*WORK REQUIRED*. Extract exactly those lines that lie between the start of the material and the line with "category: soricidae family", including both boundary lines and no others.

┌─ INPUT MATERIAL

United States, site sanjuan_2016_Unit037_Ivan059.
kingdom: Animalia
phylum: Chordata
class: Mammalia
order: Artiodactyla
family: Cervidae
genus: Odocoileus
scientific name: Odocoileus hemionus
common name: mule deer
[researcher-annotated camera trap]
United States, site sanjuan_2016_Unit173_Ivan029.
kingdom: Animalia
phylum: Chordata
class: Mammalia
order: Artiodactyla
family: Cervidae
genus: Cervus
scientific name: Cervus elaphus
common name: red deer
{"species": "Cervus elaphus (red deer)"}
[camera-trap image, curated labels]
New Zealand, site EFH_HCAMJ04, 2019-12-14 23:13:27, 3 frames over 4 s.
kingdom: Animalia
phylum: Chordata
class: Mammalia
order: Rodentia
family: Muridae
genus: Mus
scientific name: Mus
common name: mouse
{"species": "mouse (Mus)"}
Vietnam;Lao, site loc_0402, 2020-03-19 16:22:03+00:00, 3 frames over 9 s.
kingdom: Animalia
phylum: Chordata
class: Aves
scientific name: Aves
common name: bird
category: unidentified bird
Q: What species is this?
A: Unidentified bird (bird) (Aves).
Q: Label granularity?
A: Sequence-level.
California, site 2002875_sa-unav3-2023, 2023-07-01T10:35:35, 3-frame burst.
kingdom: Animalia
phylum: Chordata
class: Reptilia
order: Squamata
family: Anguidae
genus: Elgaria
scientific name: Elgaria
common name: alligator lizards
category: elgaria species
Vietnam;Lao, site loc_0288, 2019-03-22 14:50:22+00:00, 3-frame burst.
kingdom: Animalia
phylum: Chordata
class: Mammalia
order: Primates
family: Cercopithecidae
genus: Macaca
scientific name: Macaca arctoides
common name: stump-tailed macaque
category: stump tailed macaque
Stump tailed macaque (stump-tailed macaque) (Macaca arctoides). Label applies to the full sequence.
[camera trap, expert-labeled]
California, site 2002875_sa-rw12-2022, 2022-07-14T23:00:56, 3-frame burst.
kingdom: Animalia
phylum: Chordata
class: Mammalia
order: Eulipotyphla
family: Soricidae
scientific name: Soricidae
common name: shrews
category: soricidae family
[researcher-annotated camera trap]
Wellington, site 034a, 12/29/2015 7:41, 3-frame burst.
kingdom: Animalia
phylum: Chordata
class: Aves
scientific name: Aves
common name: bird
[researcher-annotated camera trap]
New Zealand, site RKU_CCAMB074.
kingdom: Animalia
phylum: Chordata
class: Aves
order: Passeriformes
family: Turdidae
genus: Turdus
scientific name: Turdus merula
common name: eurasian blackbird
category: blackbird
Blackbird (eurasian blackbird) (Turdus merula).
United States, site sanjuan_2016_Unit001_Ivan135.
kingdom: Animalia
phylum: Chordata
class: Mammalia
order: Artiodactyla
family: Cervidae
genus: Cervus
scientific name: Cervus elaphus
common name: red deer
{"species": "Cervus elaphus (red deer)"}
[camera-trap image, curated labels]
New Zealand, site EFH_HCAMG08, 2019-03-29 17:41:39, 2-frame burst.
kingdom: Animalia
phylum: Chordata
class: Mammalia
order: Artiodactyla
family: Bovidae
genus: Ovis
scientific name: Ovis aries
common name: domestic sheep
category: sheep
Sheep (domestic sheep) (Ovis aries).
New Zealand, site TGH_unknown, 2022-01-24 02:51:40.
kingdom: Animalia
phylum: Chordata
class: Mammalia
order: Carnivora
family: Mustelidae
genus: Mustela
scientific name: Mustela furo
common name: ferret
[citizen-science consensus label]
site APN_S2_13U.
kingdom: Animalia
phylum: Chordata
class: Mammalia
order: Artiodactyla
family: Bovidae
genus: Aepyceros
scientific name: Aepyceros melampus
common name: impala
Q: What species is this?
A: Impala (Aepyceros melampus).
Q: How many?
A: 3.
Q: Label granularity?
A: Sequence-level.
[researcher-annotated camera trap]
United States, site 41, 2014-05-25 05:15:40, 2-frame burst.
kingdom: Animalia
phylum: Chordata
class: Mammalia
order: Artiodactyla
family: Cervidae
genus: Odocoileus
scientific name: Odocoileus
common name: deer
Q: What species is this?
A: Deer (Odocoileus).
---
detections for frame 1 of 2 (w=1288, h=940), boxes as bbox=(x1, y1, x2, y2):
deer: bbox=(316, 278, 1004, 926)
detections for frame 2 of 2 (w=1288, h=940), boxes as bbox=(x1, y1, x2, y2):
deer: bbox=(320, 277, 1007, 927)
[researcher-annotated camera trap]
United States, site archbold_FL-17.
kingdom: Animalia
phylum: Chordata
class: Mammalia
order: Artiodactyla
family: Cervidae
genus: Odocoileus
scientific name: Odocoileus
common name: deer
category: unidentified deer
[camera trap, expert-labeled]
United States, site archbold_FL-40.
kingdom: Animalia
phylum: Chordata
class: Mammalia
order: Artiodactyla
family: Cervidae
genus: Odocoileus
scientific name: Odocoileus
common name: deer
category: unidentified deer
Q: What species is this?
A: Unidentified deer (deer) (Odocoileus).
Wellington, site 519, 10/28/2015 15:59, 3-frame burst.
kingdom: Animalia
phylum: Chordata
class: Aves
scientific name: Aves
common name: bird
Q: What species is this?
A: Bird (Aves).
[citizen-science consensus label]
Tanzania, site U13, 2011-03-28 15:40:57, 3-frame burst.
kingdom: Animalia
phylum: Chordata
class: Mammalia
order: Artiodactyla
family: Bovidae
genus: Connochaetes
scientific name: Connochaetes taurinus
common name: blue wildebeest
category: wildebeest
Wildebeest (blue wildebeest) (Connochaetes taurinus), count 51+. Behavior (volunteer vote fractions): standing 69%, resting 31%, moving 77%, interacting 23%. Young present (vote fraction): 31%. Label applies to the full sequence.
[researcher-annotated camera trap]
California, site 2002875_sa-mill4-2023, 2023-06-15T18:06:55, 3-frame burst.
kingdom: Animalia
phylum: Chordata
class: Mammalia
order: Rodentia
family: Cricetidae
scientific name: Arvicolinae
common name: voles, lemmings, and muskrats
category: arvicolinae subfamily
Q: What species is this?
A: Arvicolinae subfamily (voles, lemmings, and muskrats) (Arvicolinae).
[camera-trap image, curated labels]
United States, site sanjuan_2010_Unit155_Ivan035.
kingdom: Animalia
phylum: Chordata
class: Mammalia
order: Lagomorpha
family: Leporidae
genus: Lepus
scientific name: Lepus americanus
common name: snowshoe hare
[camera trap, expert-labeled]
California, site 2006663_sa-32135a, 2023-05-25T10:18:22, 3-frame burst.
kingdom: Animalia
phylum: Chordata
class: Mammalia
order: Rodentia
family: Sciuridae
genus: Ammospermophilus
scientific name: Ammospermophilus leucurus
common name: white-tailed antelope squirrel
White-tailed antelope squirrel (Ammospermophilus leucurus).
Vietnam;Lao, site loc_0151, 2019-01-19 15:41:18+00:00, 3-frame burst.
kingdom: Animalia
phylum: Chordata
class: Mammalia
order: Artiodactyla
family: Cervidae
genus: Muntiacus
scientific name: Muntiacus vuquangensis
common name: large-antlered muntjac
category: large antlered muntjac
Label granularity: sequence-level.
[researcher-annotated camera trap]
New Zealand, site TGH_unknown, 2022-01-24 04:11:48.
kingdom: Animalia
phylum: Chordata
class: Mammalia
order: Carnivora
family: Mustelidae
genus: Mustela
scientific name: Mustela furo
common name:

└─

*ANSWER FOR THE TASK*.
United States, site sanjuan_2016_Unit037_Ivan059.
kingdom: Animalia
phylum: Chordata
class: Mammalia
order: Artiodactyla
family: Cervidae
genus: Odocoileus
scientific name: Odocoileus hemionus
common name: mule deer
[researcher-annotated camera trap]
United States, site sanjuan_2016_Unit173_Ivan029.
kingdom: Animalia
phylum: Chordata
class: Mammalia
order: Artiodactyla
family: Cervidae
genus: Cervus
scientific name: Cervus elaphus
common name: red deer
{"species": "Cervus elaphus (red deer)"}
[camera-trap image, curated labels]
New Zealand, site EFH_HCAMJ04, 2019-12-14 23:13:27, 3 frames over 4 s.
kingdom: Animalia
phylum: Chordata
class: Mammalia
order: Rodentia
family: Muridae
genus: Mus
scientific name: Mus
common name: mouse
{"species": "mouse (Mus)"}
Vietnam;Lao, site loc_0402, 2020-03-19 16:22:03+00:00, 3 frames over 9 s.
kingdom: Animalia
phylum: Chordata
class: Aves
scientific name: Aves
common name: bird
category: unidentified bird
Q: What species is this?
A: Unidentified bird (bird) (Aves).
Q: Label granularity?
A: Sequence-level.
California, site 2002875_sa-unav3-2023, 2023-07-01T10:35:35, 3-frame burst.
kingdom: Animalia
phylum: Chordata
class: Reptilia
order: Squamata
family: Anguidae
genus: Elgaria
scientific name: Elgaria
common name: alligator lizards
category: elgaria species
Vietnam;Lao, site loc_0288, 2019-03-22 14:50:22+00:00, 3-frame burst.
kingdom: Animalia
phylum: Chordata
class: Mammalia
order: Primates
family: Cercopithecidae
genus: Macaca
scientific name: Macaca arctoides
common name: stump-tailed macaque
category: stump tailed macaque
Stump tailed macaque (stump-tailed macaque) (Macaca arctoides). Label applies to the full sequence.
[camera trap, expert-labeled]
California, site 2002875_sa-rw12-2022, 2022-07-14T23:00:56, 3-frame burst.
kingdom: Animalia
phylum: Chordata
class: Mammalia
order: Eulipotyphla
family: Soricidae
scientific name: Soricidae
common name: shrews
category: soricidae family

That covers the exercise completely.